Italia-Libia: accordo-farsa, gli eritrei dicono no
Stefano Liberti
Il governo italiano si vende una mediazione inesistente. Maroni: «Non c’è prova che sono stati respinti da noi». Nell’inferno di Braq no degli immigrati alle ambigue proposte di Tripoli.
Se la sede dell’Unhcr in Libia non fosse stata chiusa d’imperio esattamente un mese fa dalle autorità della Jamahiriya, si potrebbe facilmente verificare. Se i respingimenti non fossero quelle operazioni occulte che sono, fatte senza registrare nomi e nazionalità dei respinti (perché in tal caso si dovrebbe provvedere ad acquisire le loro eventuali richieste d’asilo e portarli in Italia), forse il ministro non parlerebbe di “fatti indimostrati”.

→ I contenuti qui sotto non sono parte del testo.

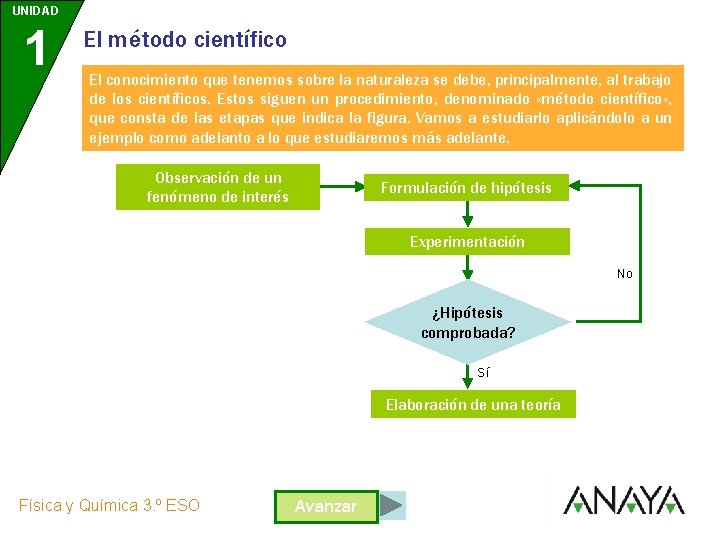 UNIDAD
1
El método científico

El conocimiento que tenemos sobre la naturaleza se debe, principalmente, al trabajo de los científicos. Estos siguen un procedimiento, denominado «método científico», que consta de las etapas que indica la figura. Vamos a estudiarlo aplicándolo a un ejemplo como adelanto a lo que estudiaremos más adelante.

Observación de un fenómeno de interés

Formulación de hipótesis

Experimentación

No

¿Hipótesis comprobada?

Sí

Elaboración de una teoría

Física y Química 3.º ESO

Avanzar

ANAYA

Ma il governo non sembra interessato a verificare alcunché. Sembra piuttosto deciso a scaricare il barile su un’Europa effettivamente assente, facendosi bello di un presunto accordo che si dà per acquisito senza che i ragazzi eritrei ne siano stati minimanente informati. Solo l’altroieri Maroni e il suo collega Frattini scrivevano che “gli eritrei rifiutano l’identificazione”. Abbiamo offerto al governo la lista di tutti i 205detenuti nel campo di Braq, di cui siamo in possesso. Non abbiamo ottenuto risposta. Ieri i due ministri hanno gioita dell’accordo per liberare gli eritrei e dare loro un permesso di lavoro in Libia, senza verificare se quest’accordo fosse effettivamente stato raggiunto. Gli accordi si fanno tra parti: se una parte non è informata, è impossibile parlare di accordo concluso. Frattini parla di una diplomazia al lavoro quando in realtà si è ancora al punto di partenza: l’accordo strombazzato ieri dai ministri – e, ripeto, rifiutato dagli eritrei – è lo stesso che si stava negoziando alla fine della settimana scorsa tra diplomatici di Asmara e funzionari libici alla presenza dell’Organizzazione internazionale per le migrazioni (Oim). E’ un accordo che non risolve nulla e che straccia i diritti dei cittadini vitrei. I quali, nonostante la deportazione e i maltrattamenti, hanno deciso di resistere. Loro vogliono una cosa sola: vedere riconosciuto il loro diritto d’asilo. Poiché la Libia non ha firmato la Convenzione di Ginevra, semplicemente non possono restare in quel paese. L’abbiamo già scritto, la soluzione è una sola: che l’Italia accetti e li tiri fuori dall’inferno in cui ha provveduto a cacciarli. Ma come ha detto Maroni “rifiuto ogni responsabilità del governo italiano, ci mancherebbe altro”. Forse è arrivato il momento che il governo italiano la smetta di nascondersi dietro le bugie e si assuma le proprie responsabilità.